I'm currently in the process of integrating MongoDB database into BigQuery through Data Fusion and I'm facing an issue with array objects. It seems like Data Fusion doesn't understand or support such data types. However it seems to be a feature that I could use and here's where I get confused. Let me give you an example based on one row of data.
Order_number, items
43324 [{"name":"x","price":"10"},{"name":"y","price":"20"}]
From what I've been testing, the only thing that I can do (that works) is to flatten items, then parse it as json and achieve such result:
Order_number, items_name, items_price
43324 x 10
43324 y 20
However, I'm trying to avoid duplicating the order number and I want to leave items as array to have this kind of result in one row:
Order_number, items_name, items_price
43324 x 10
y 20
Here's my workflow in Data Fusion
And here's my output schema generated in wrangler (I've added only name for testing purposes):
I propagated this schema into BigQuery and here's an error that I'm getting:
Spark program 'phase-1' failed with error: null.
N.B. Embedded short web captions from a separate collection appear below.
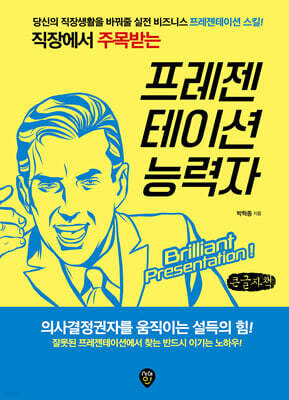 직장에서 주목받는 프레젠테이션 능력자 (큰글자책)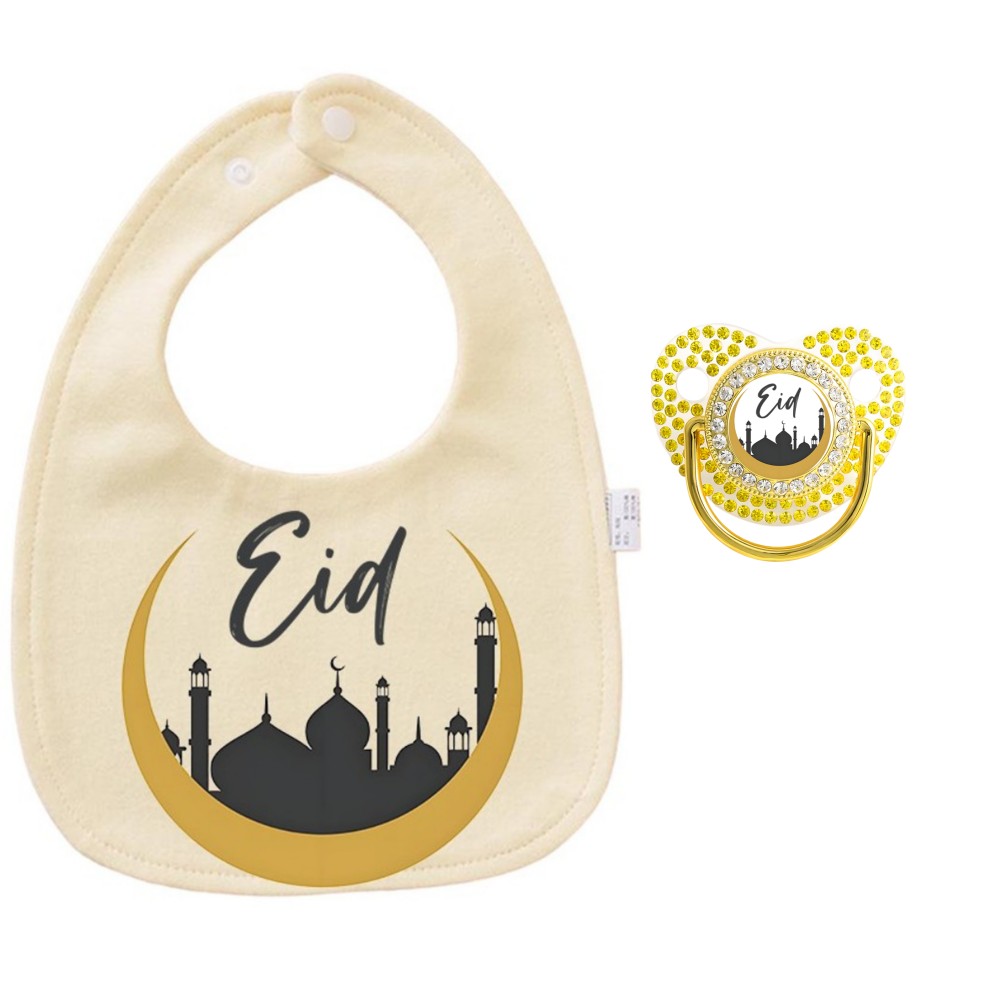 Islamic Themed Baby Bib and Sa - огляд і ціна Printed Bibs Pack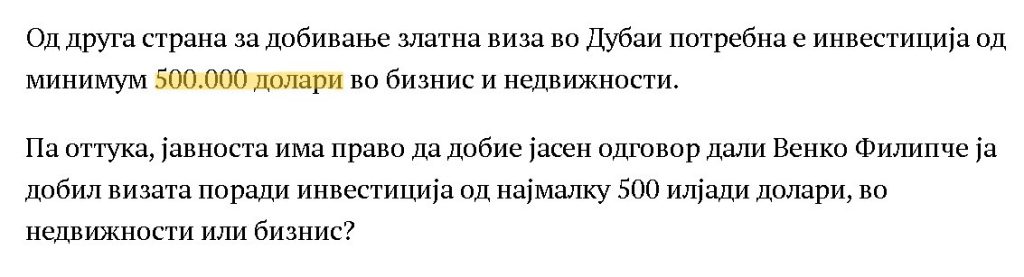 СДСМ: Поскапе визата од многу лажење, кога ќе ја објавите фотографијата?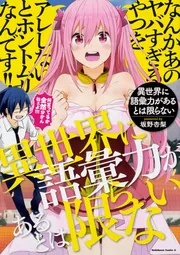陰の実力者になりたくて！　全12巻 51lI84eA3KL._SY200_QL15_.jpg
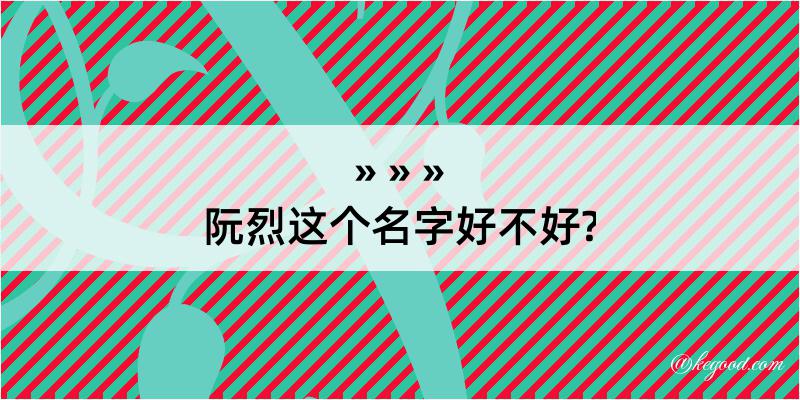 阮烈这个名字好不好?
So clearly, there's an option to work with arrays in Data Fusion but something seems to be off and I don't know what. I've tested every single possiblity or combination and I wasn't able to achieve any positive result.
The alternative approach that gave any reasonable error was this:
And this returns the following error:
Spark program 'phase-1' failed with error: Unable to decode array 'items'
Maybe I need to add some directives or another plugin in Data Fusion but honestly I'm running out of ideas. I'd aprreciate any suggestions on the matter.